Your assignment
Everything from the line containing "genus: Giraffa" to the end of the data must be duplicated word for word, and nothing else may appear.
****************
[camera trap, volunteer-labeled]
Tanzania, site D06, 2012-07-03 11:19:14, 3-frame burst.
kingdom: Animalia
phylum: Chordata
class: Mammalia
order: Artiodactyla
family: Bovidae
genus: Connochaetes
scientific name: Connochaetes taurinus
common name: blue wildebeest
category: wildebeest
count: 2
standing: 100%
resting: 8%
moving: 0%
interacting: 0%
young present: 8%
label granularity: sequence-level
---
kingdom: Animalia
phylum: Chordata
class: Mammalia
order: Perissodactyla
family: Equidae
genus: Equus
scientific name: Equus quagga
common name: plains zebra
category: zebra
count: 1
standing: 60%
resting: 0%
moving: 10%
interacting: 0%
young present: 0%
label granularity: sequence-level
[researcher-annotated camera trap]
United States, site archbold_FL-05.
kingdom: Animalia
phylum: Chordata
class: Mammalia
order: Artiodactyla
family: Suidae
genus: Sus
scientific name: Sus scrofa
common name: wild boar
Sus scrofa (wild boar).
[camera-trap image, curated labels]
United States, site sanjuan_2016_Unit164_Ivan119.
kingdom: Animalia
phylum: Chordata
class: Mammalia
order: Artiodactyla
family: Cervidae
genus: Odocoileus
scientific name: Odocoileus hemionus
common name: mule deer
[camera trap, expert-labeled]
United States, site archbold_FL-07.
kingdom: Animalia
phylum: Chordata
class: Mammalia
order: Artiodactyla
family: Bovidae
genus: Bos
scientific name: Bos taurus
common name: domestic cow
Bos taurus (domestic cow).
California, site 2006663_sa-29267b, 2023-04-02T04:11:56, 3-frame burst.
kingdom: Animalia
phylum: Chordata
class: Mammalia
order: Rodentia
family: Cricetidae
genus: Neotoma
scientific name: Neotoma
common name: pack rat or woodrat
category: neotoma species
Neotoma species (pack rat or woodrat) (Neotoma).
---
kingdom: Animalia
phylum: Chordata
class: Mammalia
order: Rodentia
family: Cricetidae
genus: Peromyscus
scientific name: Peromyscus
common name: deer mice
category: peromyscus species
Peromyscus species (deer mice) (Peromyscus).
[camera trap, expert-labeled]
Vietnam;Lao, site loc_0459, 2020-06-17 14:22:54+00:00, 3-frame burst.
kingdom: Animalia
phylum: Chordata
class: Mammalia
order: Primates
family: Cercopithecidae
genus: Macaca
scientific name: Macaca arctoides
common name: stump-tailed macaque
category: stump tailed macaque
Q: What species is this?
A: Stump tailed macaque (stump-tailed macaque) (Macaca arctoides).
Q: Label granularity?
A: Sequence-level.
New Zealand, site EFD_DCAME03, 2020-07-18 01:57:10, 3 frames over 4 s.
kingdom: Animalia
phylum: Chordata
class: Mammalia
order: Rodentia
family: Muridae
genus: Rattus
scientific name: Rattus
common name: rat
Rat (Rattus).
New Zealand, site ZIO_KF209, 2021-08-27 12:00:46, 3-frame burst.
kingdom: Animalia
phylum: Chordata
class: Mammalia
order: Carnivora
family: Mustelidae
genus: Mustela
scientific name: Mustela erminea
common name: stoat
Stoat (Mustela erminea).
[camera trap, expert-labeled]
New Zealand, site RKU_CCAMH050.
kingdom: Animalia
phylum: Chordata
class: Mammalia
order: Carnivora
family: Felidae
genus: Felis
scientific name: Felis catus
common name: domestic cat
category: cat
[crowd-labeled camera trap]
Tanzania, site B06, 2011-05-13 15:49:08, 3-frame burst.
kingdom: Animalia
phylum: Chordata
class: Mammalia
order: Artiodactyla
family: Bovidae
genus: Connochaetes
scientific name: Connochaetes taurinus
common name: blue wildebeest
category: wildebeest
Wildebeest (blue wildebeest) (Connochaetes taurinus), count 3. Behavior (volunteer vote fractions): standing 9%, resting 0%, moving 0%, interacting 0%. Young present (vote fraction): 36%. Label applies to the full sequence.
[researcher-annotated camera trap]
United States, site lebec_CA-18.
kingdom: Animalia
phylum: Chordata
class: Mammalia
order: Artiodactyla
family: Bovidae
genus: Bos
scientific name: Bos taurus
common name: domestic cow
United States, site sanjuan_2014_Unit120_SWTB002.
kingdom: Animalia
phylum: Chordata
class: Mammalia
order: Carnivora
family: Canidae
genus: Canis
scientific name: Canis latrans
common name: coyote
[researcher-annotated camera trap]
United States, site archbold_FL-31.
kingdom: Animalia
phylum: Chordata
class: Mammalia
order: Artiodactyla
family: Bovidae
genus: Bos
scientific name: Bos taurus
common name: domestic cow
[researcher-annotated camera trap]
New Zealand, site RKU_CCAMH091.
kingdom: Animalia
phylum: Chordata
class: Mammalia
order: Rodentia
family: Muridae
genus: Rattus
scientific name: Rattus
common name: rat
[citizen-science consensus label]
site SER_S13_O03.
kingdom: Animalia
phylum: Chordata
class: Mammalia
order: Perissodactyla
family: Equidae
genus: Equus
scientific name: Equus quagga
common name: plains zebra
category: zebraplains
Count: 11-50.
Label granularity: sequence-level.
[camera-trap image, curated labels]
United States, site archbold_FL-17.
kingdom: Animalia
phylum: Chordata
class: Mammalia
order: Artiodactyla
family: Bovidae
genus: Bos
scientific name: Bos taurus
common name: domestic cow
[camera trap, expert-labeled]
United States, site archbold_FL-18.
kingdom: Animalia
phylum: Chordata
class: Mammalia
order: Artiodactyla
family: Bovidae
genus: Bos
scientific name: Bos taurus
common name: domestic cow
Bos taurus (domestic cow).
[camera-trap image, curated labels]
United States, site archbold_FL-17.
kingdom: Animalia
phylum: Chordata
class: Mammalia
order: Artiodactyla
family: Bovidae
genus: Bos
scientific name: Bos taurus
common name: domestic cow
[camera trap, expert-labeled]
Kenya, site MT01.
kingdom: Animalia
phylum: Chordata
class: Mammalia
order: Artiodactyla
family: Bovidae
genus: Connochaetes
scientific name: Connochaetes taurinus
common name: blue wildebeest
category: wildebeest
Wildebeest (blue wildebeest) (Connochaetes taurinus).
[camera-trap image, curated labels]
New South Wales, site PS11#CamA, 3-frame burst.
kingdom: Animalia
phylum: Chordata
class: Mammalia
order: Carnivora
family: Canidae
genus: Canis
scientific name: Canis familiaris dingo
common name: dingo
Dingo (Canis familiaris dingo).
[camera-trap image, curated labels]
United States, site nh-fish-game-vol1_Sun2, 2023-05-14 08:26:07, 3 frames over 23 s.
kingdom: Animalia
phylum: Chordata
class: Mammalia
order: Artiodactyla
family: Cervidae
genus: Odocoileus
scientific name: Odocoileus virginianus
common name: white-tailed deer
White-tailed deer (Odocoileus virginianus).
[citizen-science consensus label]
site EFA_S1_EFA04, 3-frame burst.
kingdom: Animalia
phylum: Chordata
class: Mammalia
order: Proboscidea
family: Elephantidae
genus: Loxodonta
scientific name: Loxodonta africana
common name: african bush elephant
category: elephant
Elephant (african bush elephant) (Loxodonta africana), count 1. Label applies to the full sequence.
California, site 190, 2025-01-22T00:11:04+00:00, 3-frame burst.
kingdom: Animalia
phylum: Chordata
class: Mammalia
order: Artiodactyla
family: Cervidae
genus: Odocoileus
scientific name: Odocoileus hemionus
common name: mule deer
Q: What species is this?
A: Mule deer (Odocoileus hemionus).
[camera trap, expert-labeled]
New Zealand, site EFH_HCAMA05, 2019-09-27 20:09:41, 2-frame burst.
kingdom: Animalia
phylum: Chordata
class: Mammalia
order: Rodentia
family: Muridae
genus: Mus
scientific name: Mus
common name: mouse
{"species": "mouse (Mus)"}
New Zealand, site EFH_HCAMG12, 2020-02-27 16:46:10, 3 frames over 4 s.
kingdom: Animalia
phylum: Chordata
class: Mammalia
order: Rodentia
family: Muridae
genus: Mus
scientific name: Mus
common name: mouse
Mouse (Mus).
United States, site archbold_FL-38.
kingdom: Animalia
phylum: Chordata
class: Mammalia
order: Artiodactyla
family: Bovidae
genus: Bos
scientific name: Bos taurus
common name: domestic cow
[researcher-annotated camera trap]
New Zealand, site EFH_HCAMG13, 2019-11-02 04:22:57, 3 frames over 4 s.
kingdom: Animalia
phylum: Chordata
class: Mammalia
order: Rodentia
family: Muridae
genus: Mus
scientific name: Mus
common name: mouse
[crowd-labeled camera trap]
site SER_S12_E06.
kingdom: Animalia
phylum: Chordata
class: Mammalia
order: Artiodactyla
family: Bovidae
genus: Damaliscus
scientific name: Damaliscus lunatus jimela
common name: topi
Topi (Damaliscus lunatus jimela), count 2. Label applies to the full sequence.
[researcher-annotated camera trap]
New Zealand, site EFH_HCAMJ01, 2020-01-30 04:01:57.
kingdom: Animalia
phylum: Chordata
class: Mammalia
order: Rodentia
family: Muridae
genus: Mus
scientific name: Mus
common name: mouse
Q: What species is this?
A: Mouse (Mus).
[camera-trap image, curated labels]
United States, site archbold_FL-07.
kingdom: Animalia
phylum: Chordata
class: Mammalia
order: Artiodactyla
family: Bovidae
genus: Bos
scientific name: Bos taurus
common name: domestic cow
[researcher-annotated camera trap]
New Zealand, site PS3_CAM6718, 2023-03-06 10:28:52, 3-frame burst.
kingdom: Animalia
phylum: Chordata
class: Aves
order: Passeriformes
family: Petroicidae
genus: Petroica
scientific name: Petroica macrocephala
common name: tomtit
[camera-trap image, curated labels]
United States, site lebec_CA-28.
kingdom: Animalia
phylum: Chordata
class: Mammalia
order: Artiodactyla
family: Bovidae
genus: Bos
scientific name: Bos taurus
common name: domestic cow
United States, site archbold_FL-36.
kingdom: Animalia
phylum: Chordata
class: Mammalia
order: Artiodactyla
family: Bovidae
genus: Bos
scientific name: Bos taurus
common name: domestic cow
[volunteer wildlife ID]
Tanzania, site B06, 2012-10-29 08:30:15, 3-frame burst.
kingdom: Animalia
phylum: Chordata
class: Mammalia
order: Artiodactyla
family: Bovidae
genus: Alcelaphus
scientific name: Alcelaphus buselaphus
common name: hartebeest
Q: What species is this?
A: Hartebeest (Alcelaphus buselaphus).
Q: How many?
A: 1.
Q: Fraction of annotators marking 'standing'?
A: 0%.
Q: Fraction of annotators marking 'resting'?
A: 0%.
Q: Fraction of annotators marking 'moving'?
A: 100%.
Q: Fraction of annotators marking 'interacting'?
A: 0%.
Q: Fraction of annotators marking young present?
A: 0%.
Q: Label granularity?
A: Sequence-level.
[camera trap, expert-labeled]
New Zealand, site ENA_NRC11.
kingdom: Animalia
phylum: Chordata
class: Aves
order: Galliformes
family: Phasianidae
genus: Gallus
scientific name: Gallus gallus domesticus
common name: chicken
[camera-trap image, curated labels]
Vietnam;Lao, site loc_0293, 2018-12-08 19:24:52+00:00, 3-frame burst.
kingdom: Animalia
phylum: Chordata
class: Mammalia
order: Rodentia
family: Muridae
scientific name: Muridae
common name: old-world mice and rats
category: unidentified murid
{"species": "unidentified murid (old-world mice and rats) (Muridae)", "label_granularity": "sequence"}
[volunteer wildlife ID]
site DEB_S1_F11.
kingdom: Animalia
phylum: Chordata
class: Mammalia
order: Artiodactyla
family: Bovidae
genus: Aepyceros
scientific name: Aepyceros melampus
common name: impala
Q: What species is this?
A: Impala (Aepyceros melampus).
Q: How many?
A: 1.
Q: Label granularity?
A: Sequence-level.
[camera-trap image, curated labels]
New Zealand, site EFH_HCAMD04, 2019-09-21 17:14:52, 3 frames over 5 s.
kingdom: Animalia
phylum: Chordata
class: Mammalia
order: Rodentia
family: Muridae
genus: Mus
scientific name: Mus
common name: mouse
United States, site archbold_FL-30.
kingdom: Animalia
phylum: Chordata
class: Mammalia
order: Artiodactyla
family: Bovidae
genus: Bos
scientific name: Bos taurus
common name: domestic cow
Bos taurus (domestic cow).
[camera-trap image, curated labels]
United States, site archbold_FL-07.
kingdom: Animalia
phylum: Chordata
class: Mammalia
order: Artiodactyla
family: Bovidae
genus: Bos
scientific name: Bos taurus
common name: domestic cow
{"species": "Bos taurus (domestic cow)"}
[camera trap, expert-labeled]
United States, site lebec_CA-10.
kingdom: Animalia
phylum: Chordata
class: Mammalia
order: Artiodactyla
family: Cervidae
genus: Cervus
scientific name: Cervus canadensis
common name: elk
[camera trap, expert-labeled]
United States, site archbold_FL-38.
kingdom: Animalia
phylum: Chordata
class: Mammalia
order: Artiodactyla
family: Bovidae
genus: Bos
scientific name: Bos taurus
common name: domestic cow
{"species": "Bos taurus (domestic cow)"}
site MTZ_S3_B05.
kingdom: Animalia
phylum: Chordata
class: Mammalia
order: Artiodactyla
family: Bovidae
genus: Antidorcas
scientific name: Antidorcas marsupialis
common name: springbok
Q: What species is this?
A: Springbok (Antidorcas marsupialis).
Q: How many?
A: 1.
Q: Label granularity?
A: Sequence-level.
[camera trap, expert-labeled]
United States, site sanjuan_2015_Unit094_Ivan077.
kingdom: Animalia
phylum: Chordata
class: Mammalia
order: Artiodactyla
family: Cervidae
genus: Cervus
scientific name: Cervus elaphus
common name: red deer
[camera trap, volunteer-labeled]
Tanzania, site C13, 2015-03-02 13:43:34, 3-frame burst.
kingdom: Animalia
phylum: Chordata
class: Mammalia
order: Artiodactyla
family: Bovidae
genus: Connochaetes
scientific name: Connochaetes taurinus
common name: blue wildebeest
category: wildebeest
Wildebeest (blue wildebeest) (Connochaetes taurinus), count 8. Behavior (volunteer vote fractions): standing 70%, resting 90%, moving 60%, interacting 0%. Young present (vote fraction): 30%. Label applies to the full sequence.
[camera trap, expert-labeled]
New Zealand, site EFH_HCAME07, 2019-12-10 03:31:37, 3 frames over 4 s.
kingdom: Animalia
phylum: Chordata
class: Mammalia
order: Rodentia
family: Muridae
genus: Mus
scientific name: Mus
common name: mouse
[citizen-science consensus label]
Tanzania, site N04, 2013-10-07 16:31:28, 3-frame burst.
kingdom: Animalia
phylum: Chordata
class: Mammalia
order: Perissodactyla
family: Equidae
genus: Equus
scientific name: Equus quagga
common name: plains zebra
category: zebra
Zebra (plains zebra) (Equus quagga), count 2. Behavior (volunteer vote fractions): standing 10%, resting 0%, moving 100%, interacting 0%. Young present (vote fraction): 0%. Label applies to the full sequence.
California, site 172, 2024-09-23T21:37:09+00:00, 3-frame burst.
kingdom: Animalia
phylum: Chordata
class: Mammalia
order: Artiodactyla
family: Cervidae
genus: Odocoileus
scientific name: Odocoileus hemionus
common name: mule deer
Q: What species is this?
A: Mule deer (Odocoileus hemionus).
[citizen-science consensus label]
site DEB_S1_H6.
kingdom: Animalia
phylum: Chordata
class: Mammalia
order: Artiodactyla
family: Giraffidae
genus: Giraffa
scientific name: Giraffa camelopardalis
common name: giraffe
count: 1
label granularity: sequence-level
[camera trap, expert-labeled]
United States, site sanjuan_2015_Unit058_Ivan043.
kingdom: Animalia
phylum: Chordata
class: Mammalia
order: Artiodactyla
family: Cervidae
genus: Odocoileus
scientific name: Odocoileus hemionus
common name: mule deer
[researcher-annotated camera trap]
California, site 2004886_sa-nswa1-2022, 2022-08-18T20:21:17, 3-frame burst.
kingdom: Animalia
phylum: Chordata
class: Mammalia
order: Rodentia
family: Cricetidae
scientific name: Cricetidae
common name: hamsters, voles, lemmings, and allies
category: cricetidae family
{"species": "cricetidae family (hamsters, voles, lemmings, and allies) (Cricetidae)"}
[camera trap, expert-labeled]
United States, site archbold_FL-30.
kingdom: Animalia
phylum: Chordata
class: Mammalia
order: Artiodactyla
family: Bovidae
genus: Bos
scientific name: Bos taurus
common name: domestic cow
****************
Solution to the problem
genus: Giraffa
scientific name: Giraffa camelopardalis
common name: giraffe
count: 1
label granularity: sequence-level
[camera trap, expert-labeled]
United States, site sanjuan_2015_Unit058_Ivan043.
kingdom: Animalia
phylum: Chordata
class: Mammalia
order: Artiodactyla
family: Cervidae
genus: Odocoileus
scientific name: Odocoileus hemionus
common name: mule deer
[researcher-annotated camera trap]
California, site 2004886_sa-nswa1-2022, 2022-08-18T20:21:17, 3-frame burst.
kingdom: Animalia
phylum: Chordata
class: Mammalia
order: Rodentia
family: Cricetidae
scientific name: Cricetidae
common name: hamsters, voles, lemmings, and allies
category: cricetidae family
{"species": "cricetidae family (hamsters, voles, lemmings, and allies) (Cricetidae)"}
[camera trap, expert-labeled]
United States, site archbold_FL-30.
kingdom: Animalia
phylum: Chordata
class: Mammalia
order: Artiodactyla
family: Bovidae
genus: Bos
scientific name: Bos taurus
common name: domestic cow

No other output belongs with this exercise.